[Date Prev][Date Next][Thread Prev][Thread Next][Date Index][Thread Index]

RE: [Condor-users] Explaining the Claimed + Idle state



> On Mon, Feb 07, 2005 at 03:25:21PM -0500, Ian Chesal wrote:
> > I'm seeing a fair number of VM's in my system reporting 
> "Claimed + Idle"
> > for a long, long period of time. What can bring about this state? 
> > There are no starters on these machines. Condor does not 
> appear to be 
> > actually running anything. Yet they are claimed and idling and not 
> > doing any work.
> > 
> 
> A condor_status -l to one of those machines should show what 
> schedd has it claimed - it will be the ClientMachine 
> attribute. I would be curious what the schedd is doing.

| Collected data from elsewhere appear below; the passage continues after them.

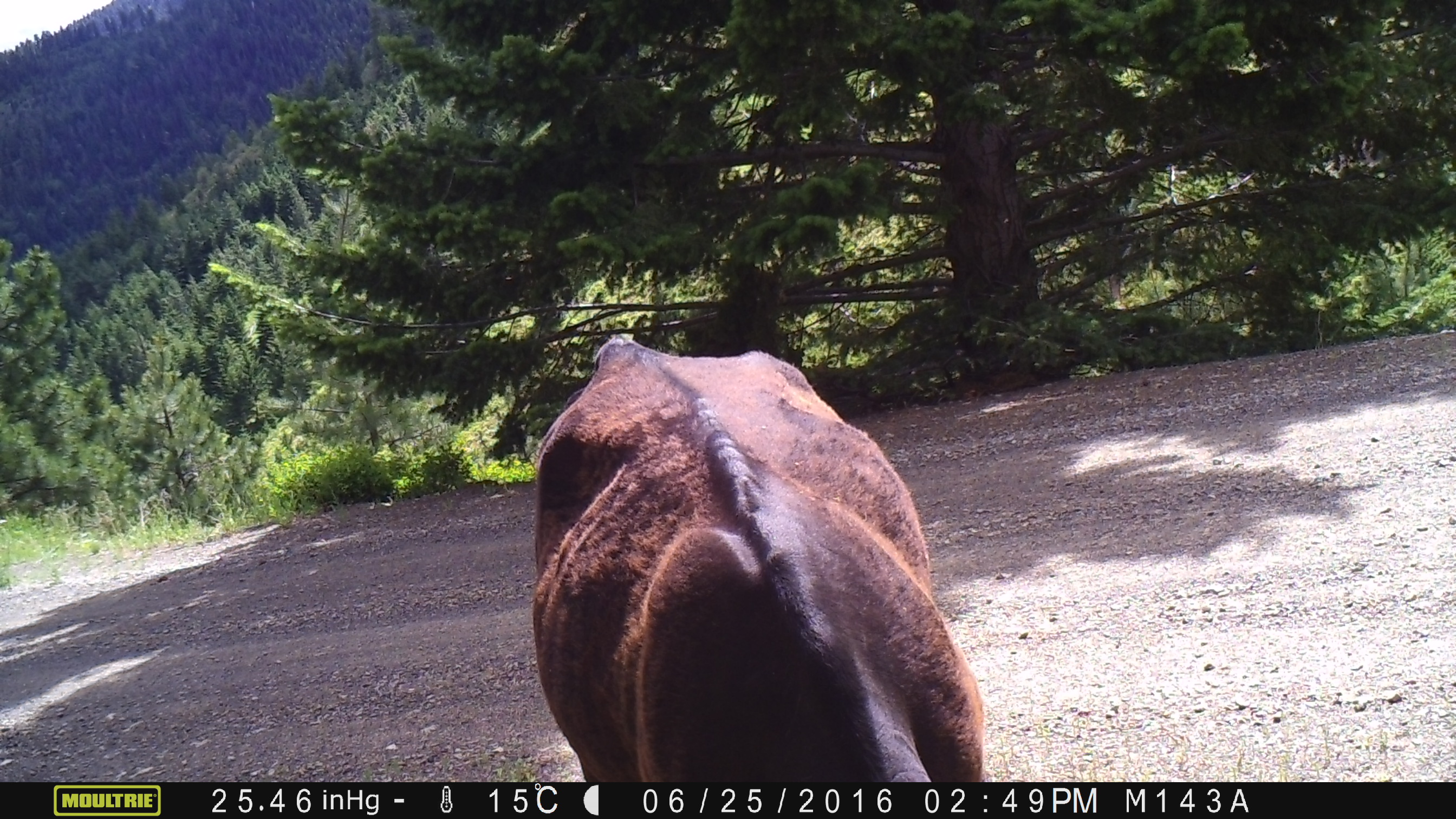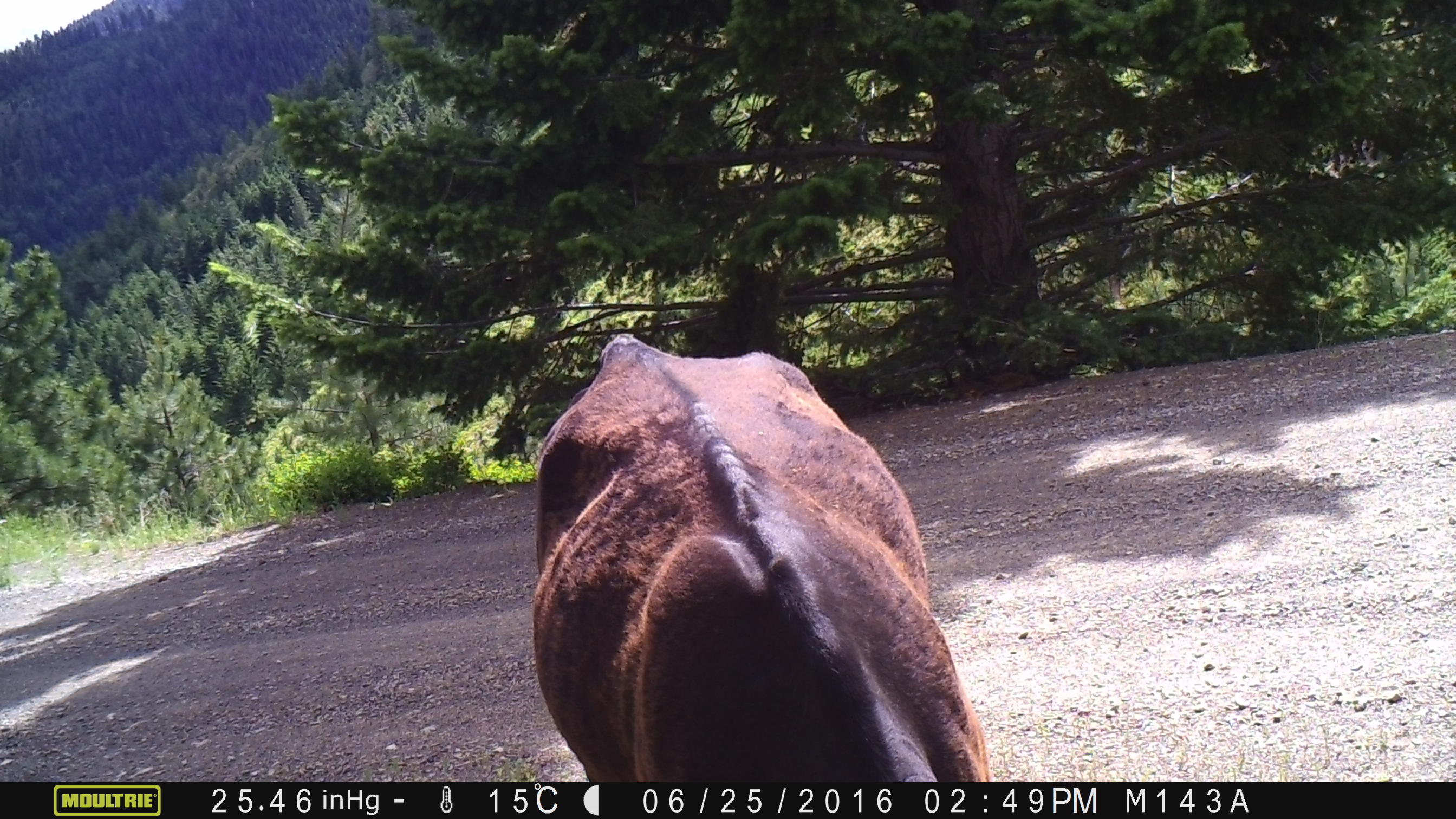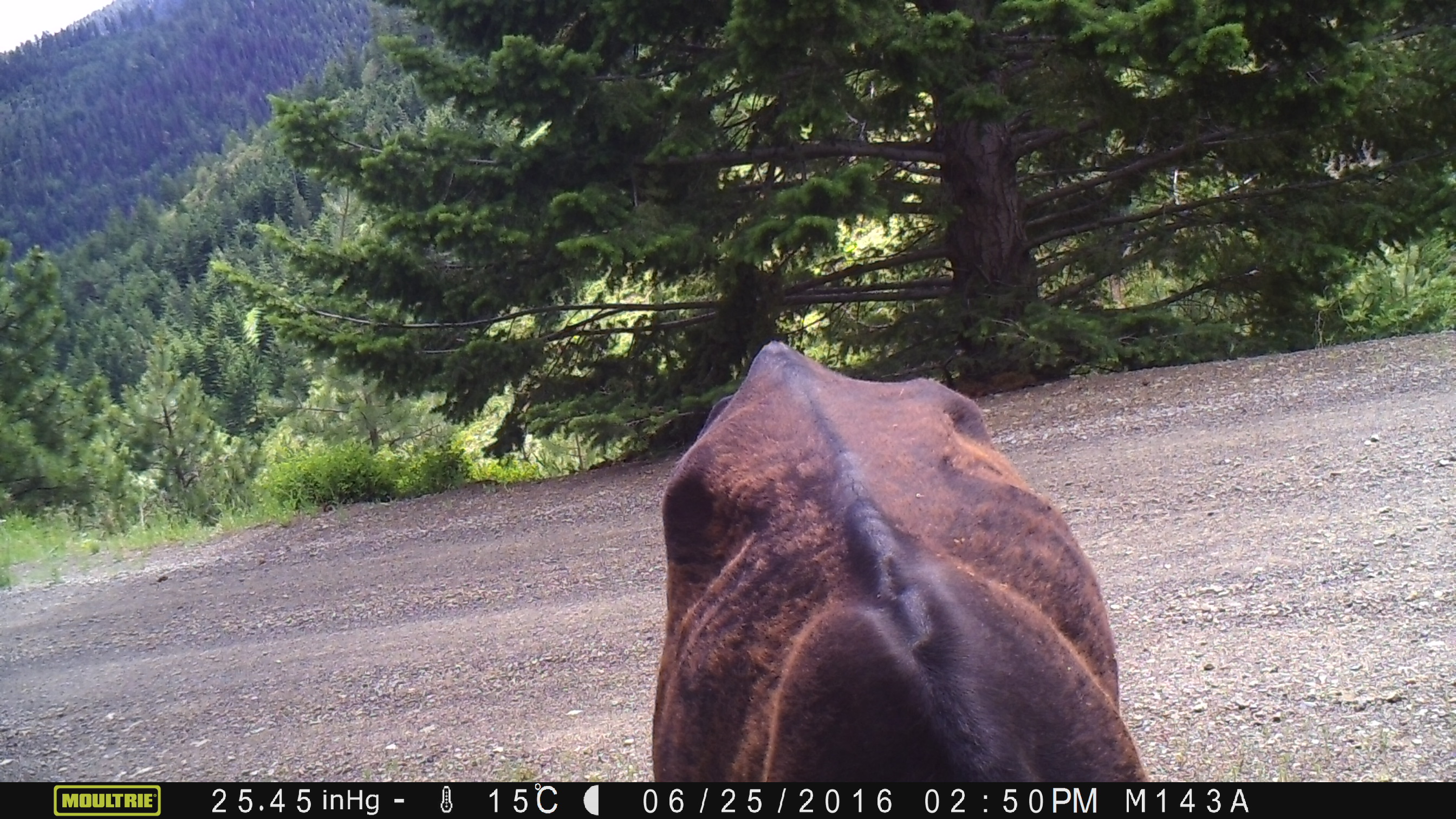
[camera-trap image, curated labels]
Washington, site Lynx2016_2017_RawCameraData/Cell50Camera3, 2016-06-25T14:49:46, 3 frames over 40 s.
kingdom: Animalia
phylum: Chordata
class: Mammalia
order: Artiodactyla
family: Bovidae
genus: Bos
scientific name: Bos taurus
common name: domestic cattle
Domestic cattle (Bos taurus). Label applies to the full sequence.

The are all claimed by the same machine ttc-eahmed3 -- and this machine
is showing LOTS of condor_write errors in its SchedLog -- I've restarted
condor on the machine (with net stop/net start). No condor_write errors
in the last 5 minutes, but I'm not holding my breath. This problem is
far from solved with a reboot.

This is the third machine at our site to get this "plague" of
condor_write errors for the schedd. It's no longer isolated to two
machines in two cubicles. See condor-admin bug report #11869. This is
beginning to worry me greatly. These machines have full network
connectivity. No dropped pings to these machines. Condor just can't seem
to keep an open port. Happens on both Windows XP and Linux machines.
They are all running 6.7.3 with SEC_DEFAULT_NEGOTIATION = NEVER set to
stop the condor_startd memory leak bug in 6.7.3. Could this be the
problem?

- Ian